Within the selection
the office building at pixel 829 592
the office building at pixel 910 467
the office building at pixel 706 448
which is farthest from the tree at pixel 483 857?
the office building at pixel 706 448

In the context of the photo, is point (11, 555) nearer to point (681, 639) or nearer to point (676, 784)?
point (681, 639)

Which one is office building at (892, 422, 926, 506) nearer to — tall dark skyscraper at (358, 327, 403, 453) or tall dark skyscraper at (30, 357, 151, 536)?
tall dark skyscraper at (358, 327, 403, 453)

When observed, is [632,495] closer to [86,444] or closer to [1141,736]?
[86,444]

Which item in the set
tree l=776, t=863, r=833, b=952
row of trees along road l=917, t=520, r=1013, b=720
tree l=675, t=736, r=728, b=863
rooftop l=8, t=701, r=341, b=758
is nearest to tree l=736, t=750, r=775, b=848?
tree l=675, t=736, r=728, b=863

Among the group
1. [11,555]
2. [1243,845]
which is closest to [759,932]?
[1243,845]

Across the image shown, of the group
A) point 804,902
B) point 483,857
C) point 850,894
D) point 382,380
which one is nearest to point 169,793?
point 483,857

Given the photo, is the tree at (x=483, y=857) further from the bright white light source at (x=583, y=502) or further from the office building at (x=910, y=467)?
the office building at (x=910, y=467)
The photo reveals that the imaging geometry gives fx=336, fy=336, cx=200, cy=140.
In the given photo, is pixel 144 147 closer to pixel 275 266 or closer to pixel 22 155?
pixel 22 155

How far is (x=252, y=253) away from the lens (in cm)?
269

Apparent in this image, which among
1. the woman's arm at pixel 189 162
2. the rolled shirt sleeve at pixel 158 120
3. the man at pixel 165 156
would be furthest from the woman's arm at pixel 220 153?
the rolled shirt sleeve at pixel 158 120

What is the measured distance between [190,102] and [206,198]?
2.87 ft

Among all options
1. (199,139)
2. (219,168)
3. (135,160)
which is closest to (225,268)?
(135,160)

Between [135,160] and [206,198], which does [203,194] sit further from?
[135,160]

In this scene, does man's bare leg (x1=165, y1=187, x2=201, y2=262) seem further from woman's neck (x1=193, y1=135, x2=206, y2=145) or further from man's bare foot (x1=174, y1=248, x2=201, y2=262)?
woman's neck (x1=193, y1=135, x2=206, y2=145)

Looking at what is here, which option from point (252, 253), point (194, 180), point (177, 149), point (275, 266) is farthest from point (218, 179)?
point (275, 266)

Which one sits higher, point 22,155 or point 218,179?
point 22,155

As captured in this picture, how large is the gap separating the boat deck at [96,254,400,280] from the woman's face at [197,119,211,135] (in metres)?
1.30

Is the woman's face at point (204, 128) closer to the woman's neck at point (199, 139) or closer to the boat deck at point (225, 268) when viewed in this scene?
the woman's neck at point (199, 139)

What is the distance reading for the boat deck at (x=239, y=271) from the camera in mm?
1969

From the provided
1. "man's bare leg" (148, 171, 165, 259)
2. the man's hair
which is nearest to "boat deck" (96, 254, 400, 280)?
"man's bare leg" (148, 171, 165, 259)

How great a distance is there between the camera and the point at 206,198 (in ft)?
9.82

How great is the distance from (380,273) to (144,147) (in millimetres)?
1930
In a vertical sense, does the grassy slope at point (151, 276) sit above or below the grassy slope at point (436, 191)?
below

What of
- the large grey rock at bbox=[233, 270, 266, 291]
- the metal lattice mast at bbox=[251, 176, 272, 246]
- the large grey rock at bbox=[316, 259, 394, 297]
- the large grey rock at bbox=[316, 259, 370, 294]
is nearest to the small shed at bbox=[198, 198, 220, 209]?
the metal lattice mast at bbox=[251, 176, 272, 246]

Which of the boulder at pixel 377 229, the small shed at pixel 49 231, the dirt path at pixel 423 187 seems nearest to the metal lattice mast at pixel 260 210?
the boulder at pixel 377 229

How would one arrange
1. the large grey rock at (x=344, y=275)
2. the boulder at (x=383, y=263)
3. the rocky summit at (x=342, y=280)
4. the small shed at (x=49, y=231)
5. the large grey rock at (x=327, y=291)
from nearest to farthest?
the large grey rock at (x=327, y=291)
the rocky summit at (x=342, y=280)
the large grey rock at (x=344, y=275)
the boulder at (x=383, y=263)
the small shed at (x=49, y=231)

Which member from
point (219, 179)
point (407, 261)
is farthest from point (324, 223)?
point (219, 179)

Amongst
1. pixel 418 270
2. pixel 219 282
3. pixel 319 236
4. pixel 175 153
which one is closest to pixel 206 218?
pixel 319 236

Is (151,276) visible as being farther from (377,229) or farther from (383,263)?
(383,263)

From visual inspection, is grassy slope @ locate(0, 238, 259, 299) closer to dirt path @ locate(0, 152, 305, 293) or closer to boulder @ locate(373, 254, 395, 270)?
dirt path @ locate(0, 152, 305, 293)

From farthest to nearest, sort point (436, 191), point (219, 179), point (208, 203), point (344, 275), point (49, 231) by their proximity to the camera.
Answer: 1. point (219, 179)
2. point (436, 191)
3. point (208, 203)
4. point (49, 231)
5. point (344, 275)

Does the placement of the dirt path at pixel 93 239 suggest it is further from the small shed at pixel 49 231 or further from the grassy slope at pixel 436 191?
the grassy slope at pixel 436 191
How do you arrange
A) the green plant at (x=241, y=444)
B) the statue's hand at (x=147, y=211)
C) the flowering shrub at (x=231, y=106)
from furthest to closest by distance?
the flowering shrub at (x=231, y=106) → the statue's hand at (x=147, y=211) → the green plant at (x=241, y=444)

*YOUR INSTRUCTIONS:* What are the lines from the one with "Is (151,276) visible" through the last line of the records above? Quote them exactly and add nothing.

*EXERCISE OUTPUT:*
Is (151,276) visible as being farther from (377,229) or farther from (383,263)?
(383,263)

From visual inspection, is grassy slope @ locate(0, 238, 259, 299) closer to dirt path @ locate(0, 152, 305, 293) or closer to boulder @ locate(373, 254, 395, 270)?
dirt path @ locate(0, 152, 305, 293)

From farthest to nearest, sort point (436, 191), point (219, 179), point (208, 203), point (344, 275), point (49, 231) by their proximity to the camera.
Answer: 1. point (219, 179)
2. point (436, 191)
3. point (208, 203)
4. point (49, 231)
5. point (344, 275)

Does the placement of the dirt path at pixel 93 239 suggest it is further from the small shed at pixel 49 231 or further from the grassy slope at pixel 436 191?
the grassy slope at pixel 436 191
How do you arrange
A) the green plant at (x=241, y=444)
B) the statue's hand at (x=147, y=211)
C) the flowering shrub at (x=231, y=106)
from furthest to closest by distance?
the flowering shrub at (x=231, y=106) → the statue's hand at (x=147, y=211) → the green plant at (x=241, y=444)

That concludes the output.